Sample Compatibility & Compliance

The SHA-4C accommodates standard laboratory glassware including round-bottom flasks (50 mL to 10 L), beakers, and jacketed reactors. Vessel compatibility extends to borosilicate glass, stainless steel, and PTFE-lined containers—provided magnetic stir bar geometry and size are matched to volume and viscosity requirements. All thermal and rotational parameters comply with IEC 61010-1:2010 for electrical safety in laboratory equipment. The instrument supports traceable calibration workflows through its external Pt1000 probe port and onboard calibration offset adjustment—enabling alignment with ISO/IEC 17025-compliant metrology practices. While not inherently 21 CFR Part 11 compliant, audit-ready operation is achievable when integrated into validated SOPs with manual logbook documentation or third-party electronic lab notebook (ELN) synchronization.

Software & Data Management

The SHA-4C operates as a standalone analog-digital hybrid instrument with no embedded firmware-based data logging. However, its analog output (0–10 V or 4–20 mA optional module) permits integration with programmable logic controllers (PLCs), SCADA systems, or PC-based DAQ platforms such as LabVIEW or MATLAB for time-series acquisition of temperature and speed parameters. Users may configure external data capture at user-defined intervals (e.g., 1 Hz sampling) to generate CSV-formatted logs suitable for statistical process control (SPC) analysis or regulatory submission packages. The front-panel LED interface retains last-set values after power cycling, supporting continuity in multi-shift operations without reconfiguration overhead.

Applications

• Parallel synthesis of metal-organic frameworks (MOFs) requiring identical thermal ramp profiles across reaction vessels
• Accelerated stability testing of pharmaceutical formulations under controlled agitation and elevated temperature (ICH Q1A)
• Dissolution rate profiling of solid dosage forms per USP <711> using synchronized multi-vessel setups
• Preparation of homogeneous nanoparticle dispersions prior to DLS or TEM characterization
• Enzyme kinetic assays where substrate mixing must occur concurrently with precise thermal equilibration
• Calibration verification of reference thermometers and RTD probes using standardized oil baths

FAQ

Can the SHA-4C maintain temperature uniformity across all four positions simultaneously?

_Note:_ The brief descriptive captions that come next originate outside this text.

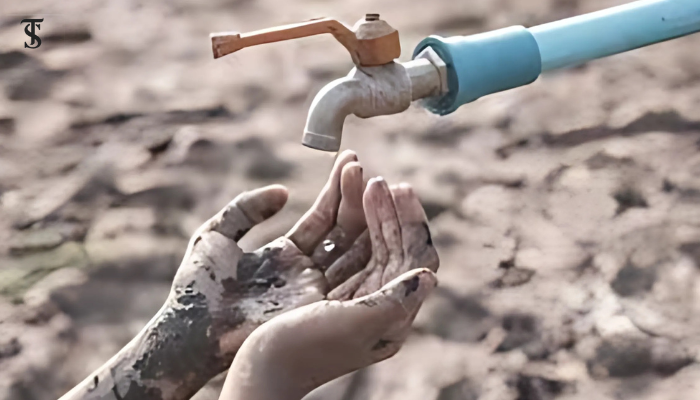 A child’s muddy hands reaching out to an empty water tap, symbolizing the struggle and urgency of the global water crisis.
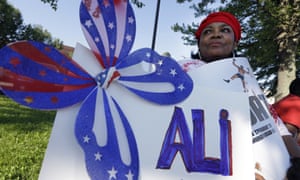 Frances Woods holds a sign saluting Muhammad Ali as she awaits his funeral procession to make its way down Muhammad Ali Boulevard in Louisville, Kentucky.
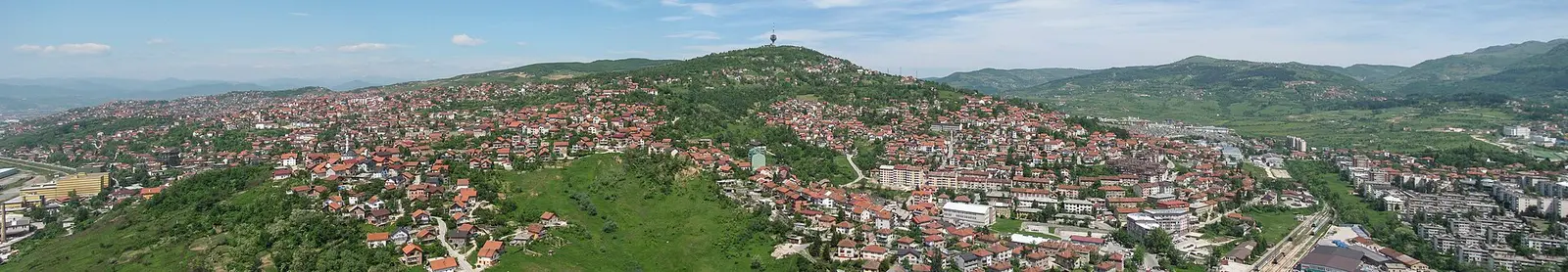 Panorama of Sarajevo filling its long valley below the northern hills, the destination at the end of the run from Split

Yes—the ceramic plate is engineered with distributed heater traces and individual Pt1000 sensing per zone, achieving ≤±1.0 °C inter-position deviation at steady state (tested with 2 L water loads at 85 °C).
Is external temperature feedback mandatory for accurate solution temperature control?

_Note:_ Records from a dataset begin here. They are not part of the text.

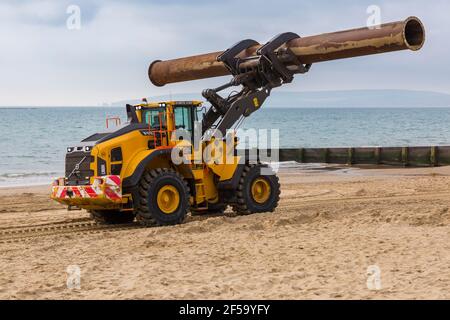 Volvo L180H Optishift Wheel Loader transportant de gros tuyaux le long de la plage pour les travaux de réapprovisionnement de plage à Bournemouth et Poole Beaches, Dorset UK en mars Banque D'Images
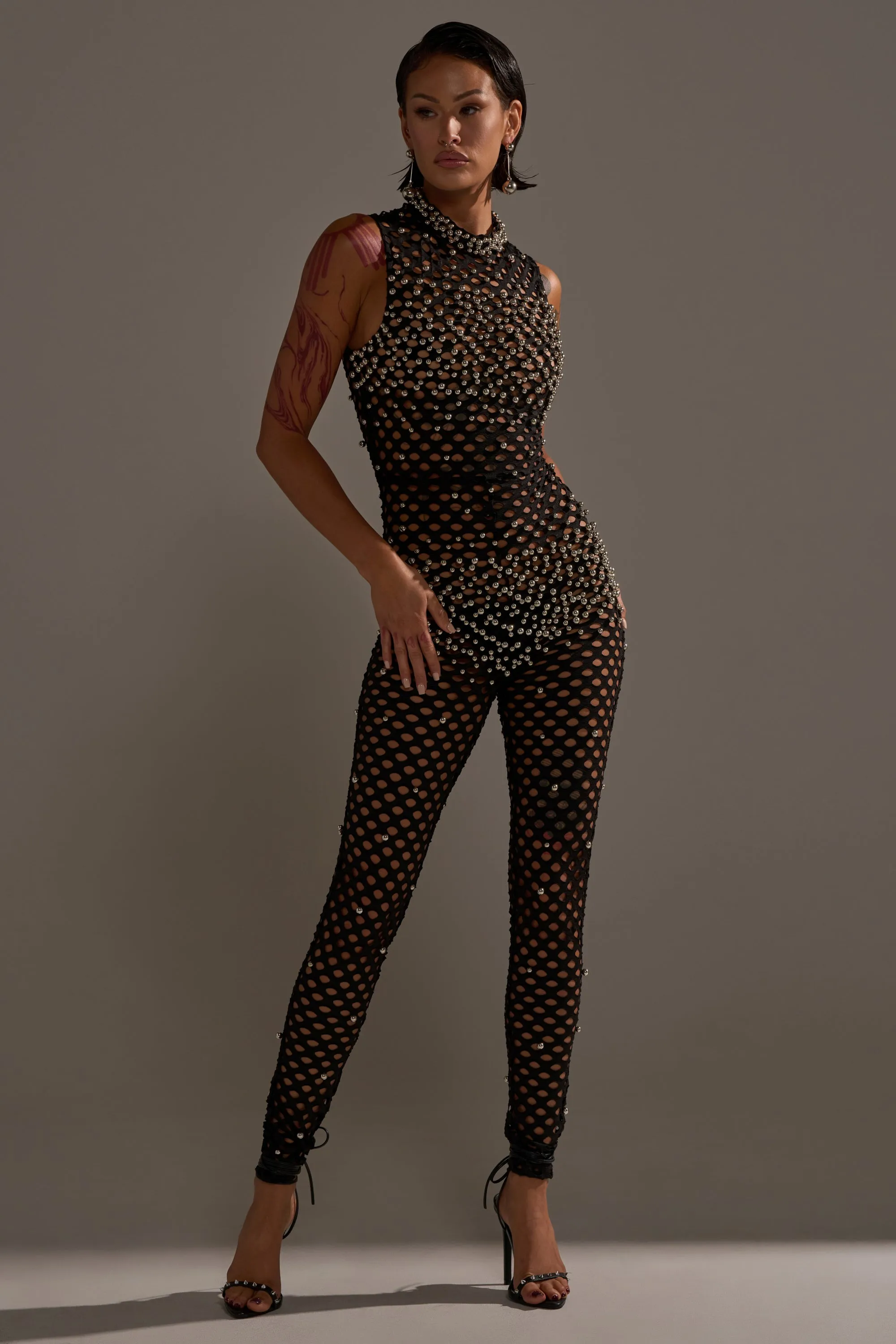 COULD NEVER BE ME BEADED MESH JUMPSUIT sold by AKIRA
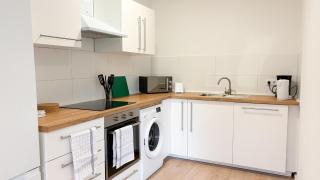 Monteurwohnungen mit TV, Internet, Parkplatz, Waschmaschine, Küche, Balkon, Restaurants und Supermarkt - 2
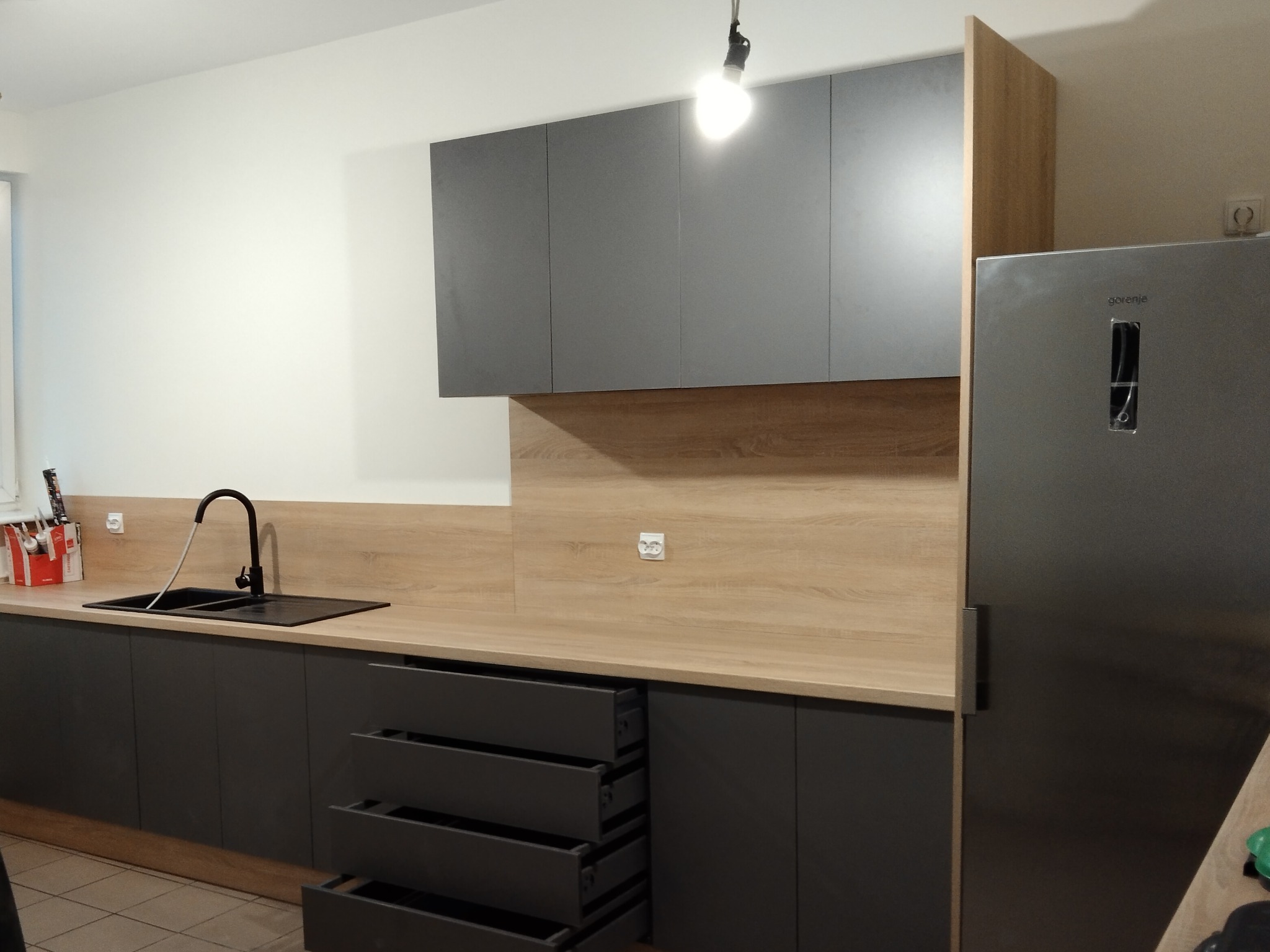 Szara zabudowa kuchenna z drewnopodobnym blatem i otwartymi szufladami. Widoczny zlew z czarną baterią, górne szafki i lodówka. Modernistyczny design.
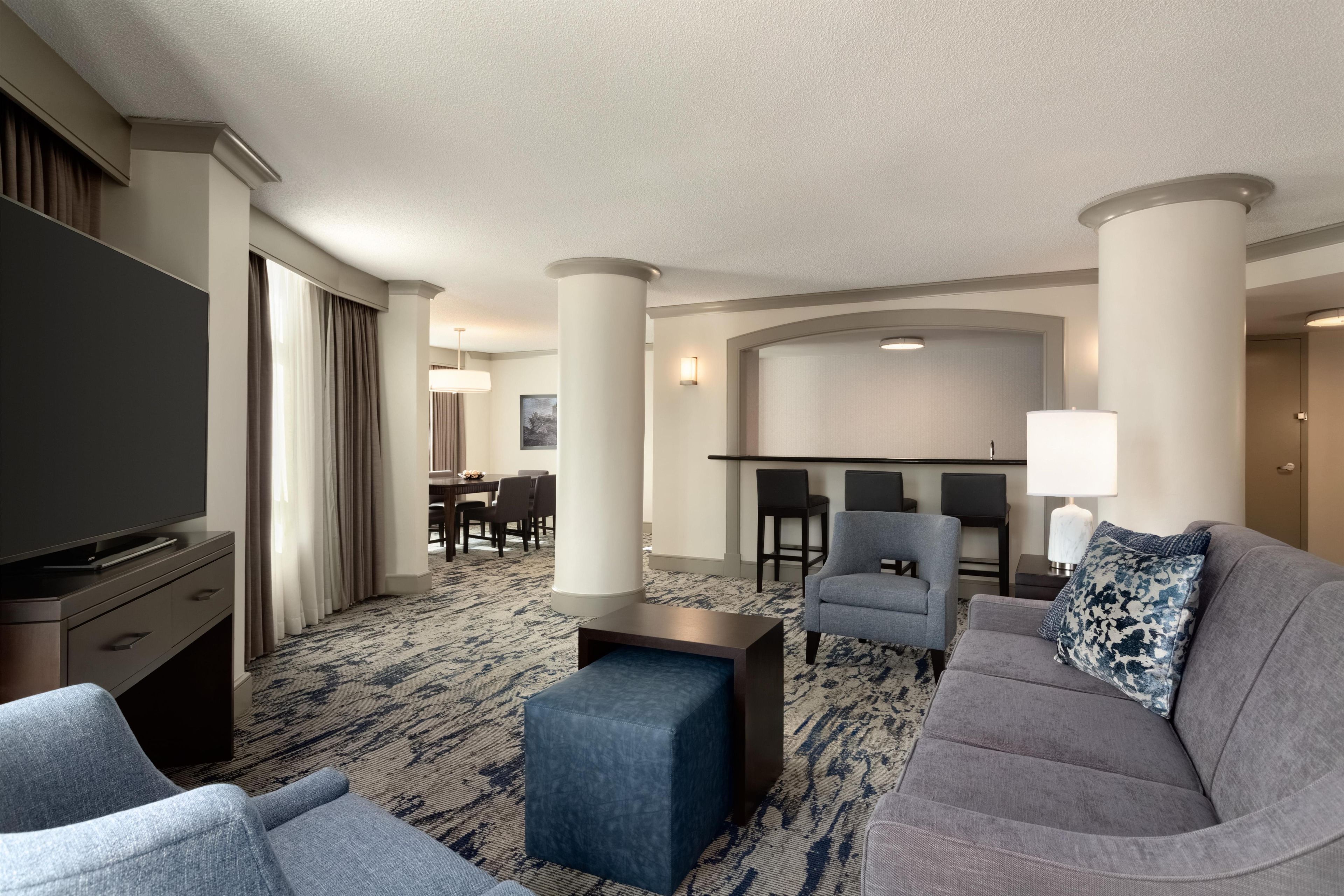 A hotel room with a flat-screen TV, a gray sofa, a blue ottoman, and a dining area with a table and chairs.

For solution-specific accuracy (±0.5 °C), insertion of the supplied Pt1000 probe into the vessel is required; surface-mode operation yields ±2.0 °C uncertainty due to thermal lag and vessel wall effects.
What stir bar dimensions are recommended for optimal performance at maximum load (10 L)?

Elliptical stir bars measuring 60–80 mm in length with 12–15 mm diameter and PTFE encapsulation are validated for turbulent flow generation in tall-form vessels under 1500 rpm conditions.
Does the unit support continuous operation beyond 8 hours?

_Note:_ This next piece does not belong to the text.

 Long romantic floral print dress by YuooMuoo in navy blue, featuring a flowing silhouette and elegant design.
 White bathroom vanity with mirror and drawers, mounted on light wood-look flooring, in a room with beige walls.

Yes—rated for indefinite duty cycle under nominal load (≤3.2 kW average draw); thermal management includes convection-cooled heatsinks and automatic fan modulation based on internal sensor readings.
Can the SHA-4C be integrated into a GLP-compliant laboratory information management system (LIMS)?

While lacking native network connectivity, analog outputs and deterministic response timing allow hardware-level interfacing with LIMS-compatible DAQ gateways that support audit-trail generation and user-access controls.